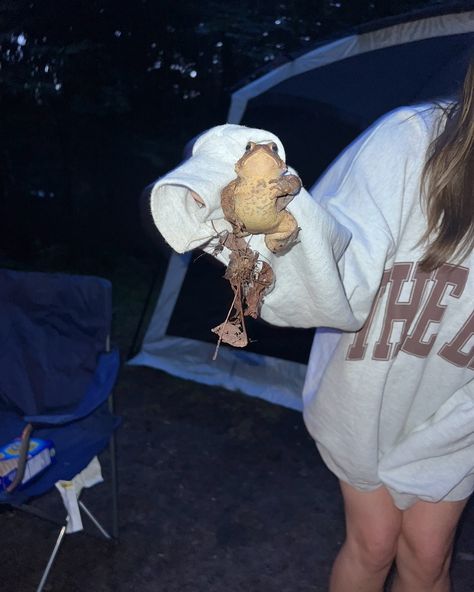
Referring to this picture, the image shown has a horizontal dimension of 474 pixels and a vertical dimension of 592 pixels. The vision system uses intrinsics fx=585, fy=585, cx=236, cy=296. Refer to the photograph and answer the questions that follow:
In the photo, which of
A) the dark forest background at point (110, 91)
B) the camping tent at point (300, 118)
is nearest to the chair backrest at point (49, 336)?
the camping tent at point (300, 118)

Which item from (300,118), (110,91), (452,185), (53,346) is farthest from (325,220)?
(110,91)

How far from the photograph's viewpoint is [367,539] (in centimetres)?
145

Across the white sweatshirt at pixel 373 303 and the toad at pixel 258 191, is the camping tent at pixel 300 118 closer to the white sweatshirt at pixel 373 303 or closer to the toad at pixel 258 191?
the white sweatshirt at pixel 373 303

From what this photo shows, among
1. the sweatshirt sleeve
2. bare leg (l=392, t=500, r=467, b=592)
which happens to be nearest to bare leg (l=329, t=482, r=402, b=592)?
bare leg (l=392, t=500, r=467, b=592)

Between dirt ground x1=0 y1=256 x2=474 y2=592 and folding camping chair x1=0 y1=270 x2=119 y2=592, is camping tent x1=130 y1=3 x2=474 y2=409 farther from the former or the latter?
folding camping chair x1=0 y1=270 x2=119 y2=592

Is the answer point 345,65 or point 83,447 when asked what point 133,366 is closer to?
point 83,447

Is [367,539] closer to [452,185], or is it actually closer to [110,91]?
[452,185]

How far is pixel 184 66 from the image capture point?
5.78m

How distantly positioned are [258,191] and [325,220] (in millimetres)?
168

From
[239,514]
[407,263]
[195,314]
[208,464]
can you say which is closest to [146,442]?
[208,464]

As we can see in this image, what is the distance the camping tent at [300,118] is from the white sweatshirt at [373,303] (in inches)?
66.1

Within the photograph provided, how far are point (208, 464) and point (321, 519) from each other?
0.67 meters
# # # # # # #
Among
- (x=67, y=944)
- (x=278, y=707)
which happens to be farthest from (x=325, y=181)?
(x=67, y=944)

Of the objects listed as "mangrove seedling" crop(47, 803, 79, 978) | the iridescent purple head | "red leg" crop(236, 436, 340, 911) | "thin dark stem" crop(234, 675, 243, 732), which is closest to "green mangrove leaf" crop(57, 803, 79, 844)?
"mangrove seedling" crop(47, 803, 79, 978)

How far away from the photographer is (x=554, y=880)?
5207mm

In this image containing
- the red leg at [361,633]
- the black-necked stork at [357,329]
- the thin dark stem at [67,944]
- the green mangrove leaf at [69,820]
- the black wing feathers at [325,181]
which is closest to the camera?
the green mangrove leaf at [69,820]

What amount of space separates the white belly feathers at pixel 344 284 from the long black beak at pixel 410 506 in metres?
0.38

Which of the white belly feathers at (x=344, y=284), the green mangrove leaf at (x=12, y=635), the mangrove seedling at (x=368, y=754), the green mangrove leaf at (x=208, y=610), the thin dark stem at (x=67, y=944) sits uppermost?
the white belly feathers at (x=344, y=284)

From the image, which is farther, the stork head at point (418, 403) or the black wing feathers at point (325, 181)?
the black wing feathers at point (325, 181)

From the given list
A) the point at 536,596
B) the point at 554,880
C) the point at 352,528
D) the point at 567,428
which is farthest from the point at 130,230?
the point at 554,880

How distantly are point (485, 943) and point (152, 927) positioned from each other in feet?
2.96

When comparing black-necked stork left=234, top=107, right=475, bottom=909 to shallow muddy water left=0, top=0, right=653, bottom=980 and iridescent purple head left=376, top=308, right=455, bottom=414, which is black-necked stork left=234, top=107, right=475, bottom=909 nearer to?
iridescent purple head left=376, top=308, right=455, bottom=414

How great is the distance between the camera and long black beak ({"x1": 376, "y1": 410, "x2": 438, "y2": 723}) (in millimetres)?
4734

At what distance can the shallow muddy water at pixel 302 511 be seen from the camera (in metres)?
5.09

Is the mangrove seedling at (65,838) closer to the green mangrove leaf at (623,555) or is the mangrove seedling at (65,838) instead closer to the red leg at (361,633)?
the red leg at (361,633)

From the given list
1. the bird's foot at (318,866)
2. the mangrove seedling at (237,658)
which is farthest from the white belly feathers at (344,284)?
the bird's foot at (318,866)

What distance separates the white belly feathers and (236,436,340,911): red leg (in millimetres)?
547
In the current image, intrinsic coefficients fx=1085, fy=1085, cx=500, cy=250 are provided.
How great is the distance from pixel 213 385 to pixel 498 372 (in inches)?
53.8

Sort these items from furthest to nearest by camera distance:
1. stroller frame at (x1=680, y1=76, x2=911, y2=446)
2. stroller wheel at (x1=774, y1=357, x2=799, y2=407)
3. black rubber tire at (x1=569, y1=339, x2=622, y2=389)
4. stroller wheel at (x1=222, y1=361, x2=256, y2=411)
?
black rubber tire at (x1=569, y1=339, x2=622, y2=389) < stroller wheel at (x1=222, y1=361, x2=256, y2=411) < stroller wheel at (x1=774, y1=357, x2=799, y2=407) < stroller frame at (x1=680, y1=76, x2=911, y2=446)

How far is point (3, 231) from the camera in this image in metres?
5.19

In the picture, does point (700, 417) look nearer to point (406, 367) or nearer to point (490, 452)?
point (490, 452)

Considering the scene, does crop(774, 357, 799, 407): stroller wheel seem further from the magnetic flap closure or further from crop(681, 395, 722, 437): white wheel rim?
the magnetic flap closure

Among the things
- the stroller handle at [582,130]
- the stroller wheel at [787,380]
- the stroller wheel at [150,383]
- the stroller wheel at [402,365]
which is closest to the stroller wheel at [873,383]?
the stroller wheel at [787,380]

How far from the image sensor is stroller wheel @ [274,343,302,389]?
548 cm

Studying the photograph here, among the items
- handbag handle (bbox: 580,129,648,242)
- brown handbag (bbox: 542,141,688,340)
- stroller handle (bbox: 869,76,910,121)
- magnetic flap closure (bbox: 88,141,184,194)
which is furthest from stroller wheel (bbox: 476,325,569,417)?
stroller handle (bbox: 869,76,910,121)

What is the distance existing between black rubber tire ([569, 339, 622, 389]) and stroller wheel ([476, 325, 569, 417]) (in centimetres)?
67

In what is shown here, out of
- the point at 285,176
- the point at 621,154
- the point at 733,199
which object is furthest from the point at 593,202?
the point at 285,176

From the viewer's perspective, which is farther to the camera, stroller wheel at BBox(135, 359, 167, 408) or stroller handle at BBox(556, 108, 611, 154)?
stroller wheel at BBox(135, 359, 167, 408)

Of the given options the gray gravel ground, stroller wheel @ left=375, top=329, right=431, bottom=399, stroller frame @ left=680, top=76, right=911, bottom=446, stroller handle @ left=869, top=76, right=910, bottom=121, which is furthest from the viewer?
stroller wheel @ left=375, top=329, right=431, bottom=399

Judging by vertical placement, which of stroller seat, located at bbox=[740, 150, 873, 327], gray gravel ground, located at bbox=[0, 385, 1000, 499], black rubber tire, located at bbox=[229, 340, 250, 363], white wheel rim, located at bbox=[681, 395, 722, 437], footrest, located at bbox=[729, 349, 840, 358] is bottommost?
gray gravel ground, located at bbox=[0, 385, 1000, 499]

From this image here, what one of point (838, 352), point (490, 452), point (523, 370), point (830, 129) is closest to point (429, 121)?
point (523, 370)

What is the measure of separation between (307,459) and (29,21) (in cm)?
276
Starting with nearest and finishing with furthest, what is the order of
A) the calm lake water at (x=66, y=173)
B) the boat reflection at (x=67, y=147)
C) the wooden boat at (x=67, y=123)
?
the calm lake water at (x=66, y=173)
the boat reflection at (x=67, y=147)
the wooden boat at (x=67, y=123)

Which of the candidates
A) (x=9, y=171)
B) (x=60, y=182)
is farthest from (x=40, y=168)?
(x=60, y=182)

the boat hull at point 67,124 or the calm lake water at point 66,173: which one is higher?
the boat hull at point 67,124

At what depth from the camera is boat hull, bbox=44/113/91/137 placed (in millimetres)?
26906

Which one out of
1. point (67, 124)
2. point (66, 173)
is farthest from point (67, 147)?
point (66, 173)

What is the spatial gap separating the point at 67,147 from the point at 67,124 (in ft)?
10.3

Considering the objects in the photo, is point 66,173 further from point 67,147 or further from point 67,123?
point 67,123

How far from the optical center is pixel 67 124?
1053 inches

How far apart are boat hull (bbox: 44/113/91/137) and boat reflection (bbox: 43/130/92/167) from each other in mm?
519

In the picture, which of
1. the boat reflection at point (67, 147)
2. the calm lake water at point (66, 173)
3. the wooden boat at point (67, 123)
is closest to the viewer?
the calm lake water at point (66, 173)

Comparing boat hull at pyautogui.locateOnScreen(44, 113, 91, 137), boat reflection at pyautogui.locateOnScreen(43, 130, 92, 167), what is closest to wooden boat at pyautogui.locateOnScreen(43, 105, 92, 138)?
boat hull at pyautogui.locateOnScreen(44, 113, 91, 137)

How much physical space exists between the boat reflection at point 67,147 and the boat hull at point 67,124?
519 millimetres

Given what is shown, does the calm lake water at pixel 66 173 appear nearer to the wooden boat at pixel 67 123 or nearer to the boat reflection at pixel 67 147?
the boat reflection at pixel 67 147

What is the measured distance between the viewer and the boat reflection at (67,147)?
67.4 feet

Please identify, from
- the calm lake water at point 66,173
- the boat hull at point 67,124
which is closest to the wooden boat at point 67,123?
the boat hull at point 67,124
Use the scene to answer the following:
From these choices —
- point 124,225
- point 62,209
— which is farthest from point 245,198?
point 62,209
# # # # # # #
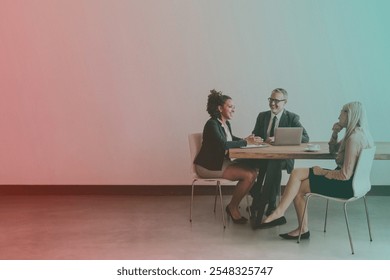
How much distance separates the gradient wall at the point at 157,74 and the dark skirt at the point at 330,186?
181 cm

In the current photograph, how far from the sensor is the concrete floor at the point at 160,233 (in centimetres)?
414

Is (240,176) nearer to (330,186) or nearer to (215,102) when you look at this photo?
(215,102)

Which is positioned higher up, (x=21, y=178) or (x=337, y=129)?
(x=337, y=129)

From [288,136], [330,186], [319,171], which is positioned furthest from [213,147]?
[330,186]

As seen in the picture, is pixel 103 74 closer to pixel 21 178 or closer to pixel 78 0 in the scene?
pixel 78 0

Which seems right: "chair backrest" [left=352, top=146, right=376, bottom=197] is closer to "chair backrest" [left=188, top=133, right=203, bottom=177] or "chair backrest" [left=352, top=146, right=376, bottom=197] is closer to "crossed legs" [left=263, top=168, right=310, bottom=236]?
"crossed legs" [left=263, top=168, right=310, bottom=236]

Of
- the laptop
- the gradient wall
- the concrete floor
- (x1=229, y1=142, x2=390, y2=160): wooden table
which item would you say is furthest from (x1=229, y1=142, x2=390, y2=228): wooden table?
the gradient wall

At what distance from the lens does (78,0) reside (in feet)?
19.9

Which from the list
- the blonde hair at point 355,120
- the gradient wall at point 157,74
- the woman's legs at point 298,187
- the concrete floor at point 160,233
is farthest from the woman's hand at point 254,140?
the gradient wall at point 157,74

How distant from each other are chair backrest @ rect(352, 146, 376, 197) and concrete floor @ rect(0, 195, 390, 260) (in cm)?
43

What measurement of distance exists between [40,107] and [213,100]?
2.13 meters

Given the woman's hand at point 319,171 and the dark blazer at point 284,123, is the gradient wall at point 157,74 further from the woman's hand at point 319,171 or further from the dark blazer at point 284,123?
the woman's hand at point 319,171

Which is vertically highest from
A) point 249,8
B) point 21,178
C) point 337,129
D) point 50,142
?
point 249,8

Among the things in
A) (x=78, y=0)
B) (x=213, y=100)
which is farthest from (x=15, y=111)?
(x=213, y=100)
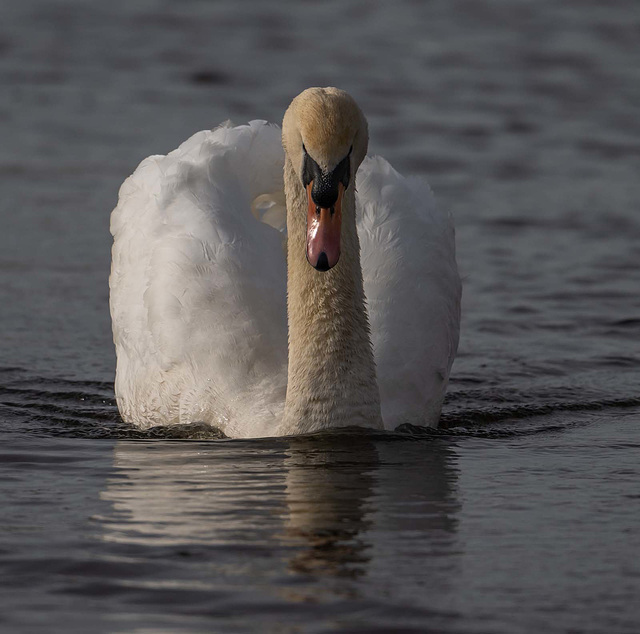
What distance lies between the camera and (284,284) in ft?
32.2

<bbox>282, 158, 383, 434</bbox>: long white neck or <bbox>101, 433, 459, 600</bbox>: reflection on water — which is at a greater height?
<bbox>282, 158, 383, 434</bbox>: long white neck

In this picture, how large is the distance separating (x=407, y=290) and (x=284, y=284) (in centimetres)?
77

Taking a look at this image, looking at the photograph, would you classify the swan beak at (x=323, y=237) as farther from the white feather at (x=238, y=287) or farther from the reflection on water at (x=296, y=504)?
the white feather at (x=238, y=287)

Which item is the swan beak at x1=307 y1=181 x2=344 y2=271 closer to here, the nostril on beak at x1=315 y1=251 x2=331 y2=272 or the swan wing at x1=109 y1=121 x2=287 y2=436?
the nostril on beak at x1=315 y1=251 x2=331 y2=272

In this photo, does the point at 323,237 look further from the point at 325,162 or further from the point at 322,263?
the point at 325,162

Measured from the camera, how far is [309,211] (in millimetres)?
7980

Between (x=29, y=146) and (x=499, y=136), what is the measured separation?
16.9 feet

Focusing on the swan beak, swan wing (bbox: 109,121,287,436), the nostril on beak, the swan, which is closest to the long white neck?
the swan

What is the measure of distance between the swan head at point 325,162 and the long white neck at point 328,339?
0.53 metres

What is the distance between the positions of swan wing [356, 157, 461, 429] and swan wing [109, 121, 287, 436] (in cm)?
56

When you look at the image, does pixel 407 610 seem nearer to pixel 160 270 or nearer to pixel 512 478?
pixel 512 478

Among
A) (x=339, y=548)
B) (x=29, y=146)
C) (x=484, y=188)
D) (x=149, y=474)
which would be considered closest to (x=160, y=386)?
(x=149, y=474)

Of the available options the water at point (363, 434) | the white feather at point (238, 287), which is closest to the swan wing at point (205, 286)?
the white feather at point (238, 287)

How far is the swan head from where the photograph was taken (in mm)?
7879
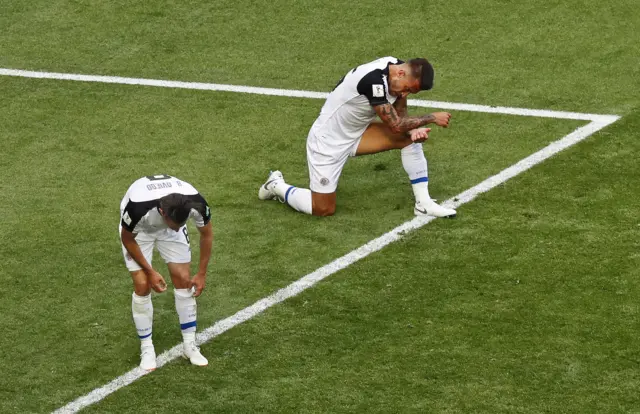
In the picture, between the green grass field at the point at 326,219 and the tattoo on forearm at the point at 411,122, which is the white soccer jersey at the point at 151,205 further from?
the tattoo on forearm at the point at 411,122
# # # # # # #
_SET EXERCISE_.
Format the data as a JSON list of strings, one string per line and no blank lines, starting at the line that contains "At what distance from" and ending at the line that contains "2.13 meters", both of those lines included. Use only those lines.

_RESPONSE TO THIS EXERCISE_.
[
  "At what distance from the lens does (78,0) reside (in feet)?",
  "19.9",
  "Which from the list",
  "- the blonde hair at point 355,120",
  "- the gradient wall at point 157,74",
  "- the woman's legs at point 298,187",
  "- the concrete floor at point 160,233",
  "is farthest from the woman's hand at point 254,140?",
  "the gradient wall at point 157,74",
  "How distant from each other are chair backrest @ rect(352, 146, 376, 197) and concrete floor @ rect(0, 195, 390, 260) (in cm)?",
  "43",
  "What measurement of distance exists between [40,107] and [213,100]?",
  "2.13 meters"
]